When I talked with her, she was actually planning to transfer the Goldbergs to a suburban community. Since my visit she has been on various television dramatic shows simply as another actress. In one play, she was a middle-aged widow in Los Angeles who meets and marries a middle-aged tailor after placing a lonely hearts advertisement; in another, she played a well-to-do widow so tied to her late husband that she received “telephone calls” from him and was able to consider remarriage only when shocked back to reality by her rather brutal family. She carried off these characterizations with the skill, warmth, and plausibility—and none of the anachronisms—that she brought to Molly; as usual, she was superior to her material. (In these productions, no point was made of the ethnic origins of the characters.)
Her present role is at least as representative as her old one was for a time, and it is more closely adjusted to what she actually is today—a middle-aged, independently wealthy matron—than to what she imagines she might have been if she had taken the fork leading to Bronx domesticity. And she has cast away in these roles her often irritating vaudeville display of cuteness.
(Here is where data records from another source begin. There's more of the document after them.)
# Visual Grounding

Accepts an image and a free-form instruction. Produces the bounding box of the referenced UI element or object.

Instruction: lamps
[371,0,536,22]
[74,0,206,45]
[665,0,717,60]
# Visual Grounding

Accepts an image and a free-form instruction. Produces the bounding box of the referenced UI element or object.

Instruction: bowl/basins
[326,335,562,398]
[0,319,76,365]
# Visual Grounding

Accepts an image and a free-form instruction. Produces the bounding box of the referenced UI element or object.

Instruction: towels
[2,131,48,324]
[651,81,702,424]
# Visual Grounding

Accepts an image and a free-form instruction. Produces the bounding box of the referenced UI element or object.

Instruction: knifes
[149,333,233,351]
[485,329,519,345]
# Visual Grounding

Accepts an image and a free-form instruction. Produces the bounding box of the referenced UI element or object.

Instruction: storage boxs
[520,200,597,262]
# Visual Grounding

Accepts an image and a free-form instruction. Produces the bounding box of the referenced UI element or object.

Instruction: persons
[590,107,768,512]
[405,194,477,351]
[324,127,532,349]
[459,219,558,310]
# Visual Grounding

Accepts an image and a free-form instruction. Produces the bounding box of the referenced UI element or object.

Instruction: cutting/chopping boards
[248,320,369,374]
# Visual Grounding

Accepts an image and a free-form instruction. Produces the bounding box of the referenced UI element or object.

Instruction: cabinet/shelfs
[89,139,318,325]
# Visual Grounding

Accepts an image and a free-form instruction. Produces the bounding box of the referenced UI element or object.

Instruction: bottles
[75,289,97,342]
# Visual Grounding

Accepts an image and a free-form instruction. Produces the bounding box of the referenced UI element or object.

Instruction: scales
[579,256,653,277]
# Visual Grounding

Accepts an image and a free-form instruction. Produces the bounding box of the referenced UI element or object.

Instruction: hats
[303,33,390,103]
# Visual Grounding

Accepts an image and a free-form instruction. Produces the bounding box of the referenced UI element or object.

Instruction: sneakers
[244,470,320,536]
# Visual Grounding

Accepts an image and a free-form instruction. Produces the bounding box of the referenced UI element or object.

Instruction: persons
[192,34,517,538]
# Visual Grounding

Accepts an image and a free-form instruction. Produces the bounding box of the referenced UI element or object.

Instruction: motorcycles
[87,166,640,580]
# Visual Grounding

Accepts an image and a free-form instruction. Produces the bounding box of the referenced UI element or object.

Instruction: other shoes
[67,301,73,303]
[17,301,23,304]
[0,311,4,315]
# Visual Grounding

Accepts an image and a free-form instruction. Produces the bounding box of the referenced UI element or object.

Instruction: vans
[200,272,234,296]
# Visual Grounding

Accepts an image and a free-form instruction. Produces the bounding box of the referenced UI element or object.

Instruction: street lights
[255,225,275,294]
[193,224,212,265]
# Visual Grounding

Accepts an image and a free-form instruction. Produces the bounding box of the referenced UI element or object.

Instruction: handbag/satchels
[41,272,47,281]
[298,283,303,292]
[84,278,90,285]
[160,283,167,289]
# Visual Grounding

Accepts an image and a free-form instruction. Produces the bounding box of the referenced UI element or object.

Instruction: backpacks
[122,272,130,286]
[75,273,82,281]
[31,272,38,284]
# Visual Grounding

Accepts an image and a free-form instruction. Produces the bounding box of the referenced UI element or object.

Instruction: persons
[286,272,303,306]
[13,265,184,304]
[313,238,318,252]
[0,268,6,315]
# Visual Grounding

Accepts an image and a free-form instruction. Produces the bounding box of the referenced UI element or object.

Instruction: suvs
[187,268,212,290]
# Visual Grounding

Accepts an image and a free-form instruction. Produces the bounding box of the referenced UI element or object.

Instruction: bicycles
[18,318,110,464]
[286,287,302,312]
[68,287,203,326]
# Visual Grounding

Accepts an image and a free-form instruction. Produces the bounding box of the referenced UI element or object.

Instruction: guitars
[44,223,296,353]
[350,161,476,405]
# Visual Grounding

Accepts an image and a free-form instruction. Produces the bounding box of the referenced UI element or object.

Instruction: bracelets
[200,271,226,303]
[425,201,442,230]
Since her great achievement has always been of a documentary sort (in a sense she merely explored all the possibilities implicit in her real-life appearance and bearing), she may be on the way to creating a latter-day Molly Goldberg. Perhaps she will be more successful in resuscitating a used up character than most writers have been. She has sociology, at least, on her side, for there must be many Molly Goldbergs about; the problem is finding one in her natural habitat.